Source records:
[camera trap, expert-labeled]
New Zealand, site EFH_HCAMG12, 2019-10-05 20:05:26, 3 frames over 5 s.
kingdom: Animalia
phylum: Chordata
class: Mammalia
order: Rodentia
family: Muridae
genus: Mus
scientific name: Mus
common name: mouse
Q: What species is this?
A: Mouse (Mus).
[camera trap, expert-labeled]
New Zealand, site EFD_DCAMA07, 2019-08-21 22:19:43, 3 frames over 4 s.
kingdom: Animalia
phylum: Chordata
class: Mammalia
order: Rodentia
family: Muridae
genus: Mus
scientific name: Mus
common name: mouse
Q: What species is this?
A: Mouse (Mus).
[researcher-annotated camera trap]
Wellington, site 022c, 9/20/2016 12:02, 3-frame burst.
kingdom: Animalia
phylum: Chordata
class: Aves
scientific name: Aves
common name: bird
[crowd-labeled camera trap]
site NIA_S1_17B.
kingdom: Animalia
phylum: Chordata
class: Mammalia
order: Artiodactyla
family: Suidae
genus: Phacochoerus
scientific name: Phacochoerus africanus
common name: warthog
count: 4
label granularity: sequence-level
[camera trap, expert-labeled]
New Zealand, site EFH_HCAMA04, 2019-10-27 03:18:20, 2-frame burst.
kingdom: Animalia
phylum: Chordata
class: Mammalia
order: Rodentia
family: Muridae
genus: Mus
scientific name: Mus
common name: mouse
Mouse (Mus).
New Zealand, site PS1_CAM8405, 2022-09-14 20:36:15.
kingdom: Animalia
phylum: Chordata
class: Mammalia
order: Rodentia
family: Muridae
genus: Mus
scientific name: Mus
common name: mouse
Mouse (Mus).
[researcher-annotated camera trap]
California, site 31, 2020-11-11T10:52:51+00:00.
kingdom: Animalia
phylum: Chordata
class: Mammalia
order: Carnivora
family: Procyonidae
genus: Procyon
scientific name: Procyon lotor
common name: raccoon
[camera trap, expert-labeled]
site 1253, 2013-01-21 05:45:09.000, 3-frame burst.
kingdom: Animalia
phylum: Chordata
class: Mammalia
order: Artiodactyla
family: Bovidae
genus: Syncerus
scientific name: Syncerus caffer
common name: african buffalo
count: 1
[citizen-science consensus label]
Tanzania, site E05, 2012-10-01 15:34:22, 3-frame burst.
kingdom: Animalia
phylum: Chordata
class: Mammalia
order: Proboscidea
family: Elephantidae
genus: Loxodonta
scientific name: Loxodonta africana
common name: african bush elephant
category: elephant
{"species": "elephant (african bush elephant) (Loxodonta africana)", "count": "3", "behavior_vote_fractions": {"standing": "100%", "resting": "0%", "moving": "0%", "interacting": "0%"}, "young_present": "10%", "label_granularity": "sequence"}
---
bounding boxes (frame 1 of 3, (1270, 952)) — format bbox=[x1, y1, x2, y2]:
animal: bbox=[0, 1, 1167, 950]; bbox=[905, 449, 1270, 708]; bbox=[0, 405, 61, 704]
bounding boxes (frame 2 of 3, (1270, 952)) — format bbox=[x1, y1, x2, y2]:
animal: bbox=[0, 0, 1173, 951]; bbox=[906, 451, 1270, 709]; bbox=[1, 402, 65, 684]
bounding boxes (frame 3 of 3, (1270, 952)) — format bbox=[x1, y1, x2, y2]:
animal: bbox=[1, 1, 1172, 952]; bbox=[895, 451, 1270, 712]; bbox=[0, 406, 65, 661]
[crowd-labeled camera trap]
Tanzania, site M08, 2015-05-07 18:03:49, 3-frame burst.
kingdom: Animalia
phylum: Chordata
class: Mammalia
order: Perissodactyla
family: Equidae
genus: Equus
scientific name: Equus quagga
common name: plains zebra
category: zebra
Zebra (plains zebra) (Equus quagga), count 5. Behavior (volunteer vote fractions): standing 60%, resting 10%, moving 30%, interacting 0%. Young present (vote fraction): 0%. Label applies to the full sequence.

● **REQUIRED WORK**
Find all lines in the records that hold the word "Tanzania". Copy them.

● **REPLY**
Tanzania, site E05, 2012-10-01 15:34:22, 3-frame burst.
Tanzania, site M08, 2015-05-07 18:03:49, 3-frame burst.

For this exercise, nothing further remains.